WHAT THIS TASK INVOLVES: Below are some records. Retype exactly the lines from the one containing "Hester Nights Is Back For The Season" through the one containing "Bekijk foto 1 van van Oldenborghweg 8", both included, skipping every picture.

LISTED ENTRIES:
■ ■ ■ ■
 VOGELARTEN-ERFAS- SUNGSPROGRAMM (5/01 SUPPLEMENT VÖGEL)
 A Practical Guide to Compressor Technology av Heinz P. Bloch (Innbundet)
■ ■ ■ ■
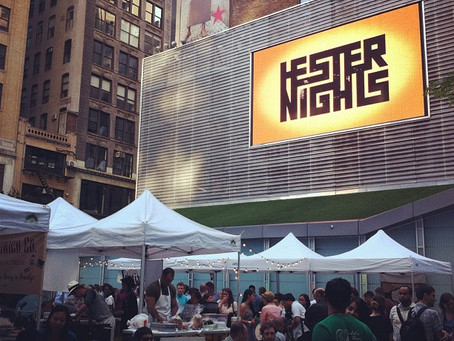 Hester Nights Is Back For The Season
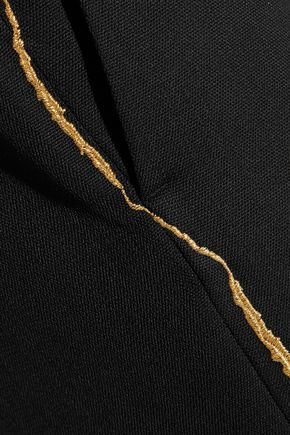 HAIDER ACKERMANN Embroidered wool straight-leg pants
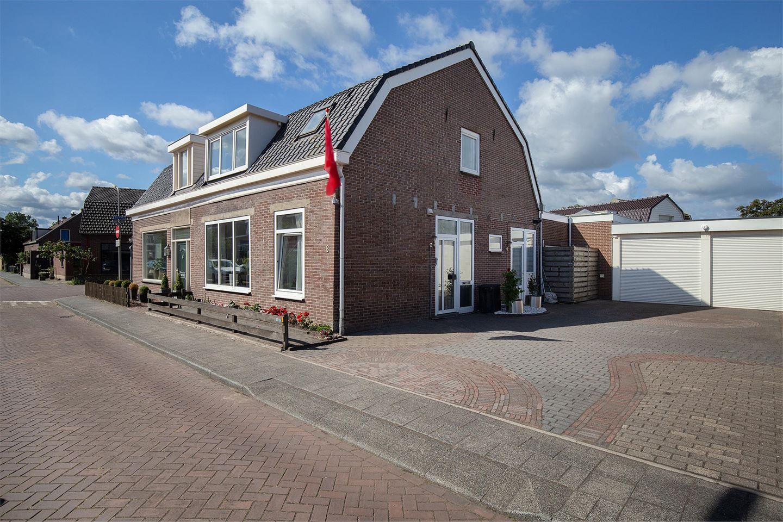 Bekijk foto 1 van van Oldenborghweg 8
■ ■ ■ ■
YOUR SOLUTION:
 Hester Nights Is Back For The Season
 HAIDER ACKERMANN Embroidered wool straight-leg pants
 Bekijk foto 1 van van Oldenborghweg 8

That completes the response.